## Aim of the task
Reproduce the passage of the blog excerpt below from "Moving In, Questioning" to "I welcome whole-heartily.", keeping every word and mark unchanged.

-- START OF Selected passage --

Sunday, January 15, 2012

Murakami at Heathrow Airport...

     I enjoy reading authors that write complex plot lines, characters with lives that try to discern mysteries begun in past generations, years and sometimes decades or lives ago.I enjoy the fact that sometimes, a lot of the times, a chance meeting, a scrap of conversation, or a movie that once caught my eye will come back.
     The magic of life that I so often encounter in literature, is in fact a fact of life, paths, connections, and closed circuits, everything seems to connect. Although depending on the level of skepticism in my day I find myself teetering between two alternatives is it that everything is recurrent and causes a ripple, or that we follow sequences and are changed by every bit of knowledge in such a way that we cannot avoid re-discovering them again. Andre Breton once said, "Perhaps I am doomed to retrace my steps under the illusion that I am exploring, doomed to try and learn what I should simply recognize, learning a mere fraction of what I have forgotten" and sometimes, I feel exactly what he means, I think I learn or discover something new and a shade of disbelief runs by, have I really? then why does it feel familiar, like I have been there before, it more like a sensory or thought deja vu. Other times I feel as if this emotion comes from discovering a knowledge my soul has had before...
     Between a search for authors I came across a name, Murakami. I looked it up and found that he had written a novel called "Norwegian Wood". Today, although unknown to me I was to pursue a trail left by myself and a chance encounter months ago. Almost half a year ago, I was waiting for a thrice delayed flight back home. Having arrived early only to find that the flight had ended up being delayed. We now had about seven hours to spend in Heathrow Airport, thus me and Moriarty had much time to kill. We spent between a bookstore where I was able to find a copy of The castle in the Pyrenees by Jostein Gaarder. Then we went into a video store, where I found a movie called Norwegian Woods,  which first called my attention because of its title (I'm a Beatles fan), but the summary seemed interesting as well. Yet, seeing as I was currently a broke wanderer I could not buy it (it was seven pounds over my tiny budget of three pounds), I left it and made a mental note to see it when back in my continent. Sadly, the movie was not available. 
    Today, I stumbled into the author's name, looked for the book on my dear friend amazon, and ordered it. After almost half a year, five months and a few days actually, this search, this tiny example of reoccurring, has continued, hopefully to be followed by an interesting book.

Saturday, January 14, 2012

Moving In, Questioning My Existence...

   Moving in and moving out, an activities that I have done at least nine times, from houses, dorms, and tiny but lovely apartments. Although, I know that some people find then sad or nostalgic I hardly felt, oftentimes I feel as though I never will conect connect a place like that... I ask myself what home is, but it has never been a tangible place for me, and I can see friends having this almost loyalty to a city or a house but I've never felt that. In part, I think it is not something I want or something I am wired to want. Over the summer I was able to go on a backpacking journey. My favorite experience was the fact that I was absolutely untied I could flee a city as soon as it had tired me or as soon as I wished for a change of setting. Constant change is something that I welcome whole-heartily.

-- END OF Selected passage --
-- START OF Listed entries --

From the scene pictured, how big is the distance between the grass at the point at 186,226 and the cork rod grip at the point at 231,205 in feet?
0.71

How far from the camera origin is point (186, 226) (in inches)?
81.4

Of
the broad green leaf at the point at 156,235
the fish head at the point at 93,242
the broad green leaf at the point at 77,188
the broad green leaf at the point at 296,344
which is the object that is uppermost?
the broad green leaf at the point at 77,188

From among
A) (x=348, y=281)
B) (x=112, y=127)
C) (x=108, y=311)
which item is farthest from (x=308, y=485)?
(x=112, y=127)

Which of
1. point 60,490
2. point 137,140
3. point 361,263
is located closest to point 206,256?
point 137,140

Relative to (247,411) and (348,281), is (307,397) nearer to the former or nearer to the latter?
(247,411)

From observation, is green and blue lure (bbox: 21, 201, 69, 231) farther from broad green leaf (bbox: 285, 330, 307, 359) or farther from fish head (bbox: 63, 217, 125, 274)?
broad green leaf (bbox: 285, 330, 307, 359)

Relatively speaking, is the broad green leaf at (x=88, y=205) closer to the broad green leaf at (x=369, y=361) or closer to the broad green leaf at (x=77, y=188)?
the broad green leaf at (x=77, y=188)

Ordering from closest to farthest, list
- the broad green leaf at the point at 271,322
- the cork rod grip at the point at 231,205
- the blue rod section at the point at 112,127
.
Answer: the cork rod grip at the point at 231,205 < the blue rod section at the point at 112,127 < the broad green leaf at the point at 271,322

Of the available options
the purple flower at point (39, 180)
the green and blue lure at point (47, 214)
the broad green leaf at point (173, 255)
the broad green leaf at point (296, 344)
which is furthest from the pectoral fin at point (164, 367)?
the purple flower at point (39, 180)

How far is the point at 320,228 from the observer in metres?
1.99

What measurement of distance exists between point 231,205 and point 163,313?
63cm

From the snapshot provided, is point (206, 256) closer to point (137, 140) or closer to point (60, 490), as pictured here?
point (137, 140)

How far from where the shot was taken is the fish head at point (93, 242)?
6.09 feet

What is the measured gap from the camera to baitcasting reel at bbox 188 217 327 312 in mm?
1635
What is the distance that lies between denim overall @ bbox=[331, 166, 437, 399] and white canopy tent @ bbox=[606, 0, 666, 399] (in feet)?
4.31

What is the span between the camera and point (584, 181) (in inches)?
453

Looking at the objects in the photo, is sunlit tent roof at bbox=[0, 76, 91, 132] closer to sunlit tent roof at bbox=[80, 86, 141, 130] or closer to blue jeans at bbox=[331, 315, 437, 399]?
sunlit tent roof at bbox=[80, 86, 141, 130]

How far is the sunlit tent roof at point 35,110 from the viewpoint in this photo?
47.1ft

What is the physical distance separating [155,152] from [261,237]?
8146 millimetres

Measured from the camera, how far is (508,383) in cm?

-- END OF Listed entries --

## Task response
Moving In, Questioning My Existence...

   Moving in and moving out, an activities that I have done at least nine times, from houses, dorms, and tiny but lovely apartments. Although, I know that some people find then sad or nostalgic I hardly felt, oftentimes I feel as though I never will conect connect a place like that... I ask myself what home is, but it has never been a tangible place for me, and I can see friends having this almost loyalty to a city or a house but I've never felt that. In part, I think it is not something I want or something I am wired to want. Over the summer I was able to go on a backpacking journey. My favorite experience was the fact that I was absolutely untied I could flee a city as soon as it had tired me or as soon as I wished for a change of setting. Constant change is something that I welcome whole-heartily.